EXERCISE
Work through the records below, line by line, and say how many lines include "slots", with nothing else.

INPUT RECORDS

[Start of Attachment]

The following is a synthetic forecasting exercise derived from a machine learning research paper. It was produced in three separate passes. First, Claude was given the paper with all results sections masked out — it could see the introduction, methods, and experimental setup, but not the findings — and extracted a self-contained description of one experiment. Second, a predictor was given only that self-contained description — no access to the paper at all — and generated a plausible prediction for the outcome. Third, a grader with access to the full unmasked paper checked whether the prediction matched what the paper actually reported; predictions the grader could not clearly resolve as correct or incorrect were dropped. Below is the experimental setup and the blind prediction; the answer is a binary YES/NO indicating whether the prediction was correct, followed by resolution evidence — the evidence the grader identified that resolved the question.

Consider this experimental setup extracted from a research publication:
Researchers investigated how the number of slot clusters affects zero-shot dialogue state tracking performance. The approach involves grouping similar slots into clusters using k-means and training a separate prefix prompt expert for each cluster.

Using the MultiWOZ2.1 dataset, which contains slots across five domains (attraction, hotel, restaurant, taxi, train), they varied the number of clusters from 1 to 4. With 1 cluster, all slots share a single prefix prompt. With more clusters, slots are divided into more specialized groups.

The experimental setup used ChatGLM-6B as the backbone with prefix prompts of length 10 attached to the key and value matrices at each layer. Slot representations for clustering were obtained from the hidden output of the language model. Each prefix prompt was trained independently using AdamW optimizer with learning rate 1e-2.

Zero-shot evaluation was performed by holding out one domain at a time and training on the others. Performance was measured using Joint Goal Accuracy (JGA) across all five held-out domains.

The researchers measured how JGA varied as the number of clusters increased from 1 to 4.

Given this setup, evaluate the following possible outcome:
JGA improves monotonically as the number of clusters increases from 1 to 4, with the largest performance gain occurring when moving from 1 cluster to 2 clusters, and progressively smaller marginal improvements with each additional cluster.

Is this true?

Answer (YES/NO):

[End of Attachment]
[Start of Attachment]

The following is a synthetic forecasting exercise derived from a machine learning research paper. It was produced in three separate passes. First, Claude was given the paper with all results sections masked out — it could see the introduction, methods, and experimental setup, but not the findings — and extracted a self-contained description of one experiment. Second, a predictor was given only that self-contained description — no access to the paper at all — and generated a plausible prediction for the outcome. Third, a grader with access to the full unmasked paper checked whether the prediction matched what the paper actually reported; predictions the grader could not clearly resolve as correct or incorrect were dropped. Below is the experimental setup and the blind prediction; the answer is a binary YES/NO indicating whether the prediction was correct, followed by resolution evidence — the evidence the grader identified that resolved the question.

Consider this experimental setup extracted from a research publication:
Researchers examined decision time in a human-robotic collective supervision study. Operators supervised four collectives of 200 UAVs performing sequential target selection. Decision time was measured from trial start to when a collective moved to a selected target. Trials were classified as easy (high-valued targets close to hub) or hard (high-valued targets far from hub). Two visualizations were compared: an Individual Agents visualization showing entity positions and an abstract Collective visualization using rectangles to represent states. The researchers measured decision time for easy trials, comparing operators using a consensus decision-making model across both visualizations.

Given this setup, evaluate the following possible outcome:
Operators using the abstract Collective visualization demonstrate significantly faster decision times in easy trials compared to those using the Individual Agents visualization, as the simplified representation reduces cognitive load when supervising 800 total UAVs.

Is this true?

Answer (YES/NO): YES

[End of Attachment]
[Start of Attachment]

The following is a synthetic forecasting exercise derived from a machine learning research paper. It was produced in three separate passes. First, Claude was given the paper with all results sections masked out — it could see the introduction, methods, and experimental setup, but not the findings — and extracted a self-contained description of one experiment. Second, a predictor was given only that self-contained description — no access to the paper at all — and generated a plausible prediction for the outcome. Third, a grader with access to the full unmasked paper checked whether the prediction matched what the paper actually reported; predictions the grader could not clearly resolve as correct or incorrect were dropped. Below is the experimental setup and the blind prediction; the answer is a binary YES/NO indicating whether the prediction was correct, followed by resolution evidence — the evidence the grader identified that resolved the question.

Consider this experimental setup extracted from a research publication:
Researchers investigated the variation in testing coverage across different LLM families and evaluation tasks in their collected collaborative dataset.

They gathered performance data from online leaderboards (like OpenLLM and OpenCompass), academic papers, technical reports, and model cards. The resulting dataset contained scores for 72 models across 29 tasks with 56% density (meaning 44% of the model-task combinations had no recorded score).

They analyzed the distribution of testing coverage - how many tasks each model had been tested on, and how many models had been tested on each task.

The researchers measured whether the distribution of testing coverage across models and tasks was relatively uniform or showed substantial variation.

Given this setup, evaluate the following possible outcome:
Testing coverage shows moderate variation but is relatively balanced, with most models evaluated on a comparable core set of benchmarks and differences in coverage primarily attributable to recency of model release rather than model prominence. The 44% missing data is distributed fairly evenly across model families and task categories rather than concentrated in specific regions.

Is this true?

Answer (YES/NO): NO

[End of Attachment]

EXERCISE ANSWER
2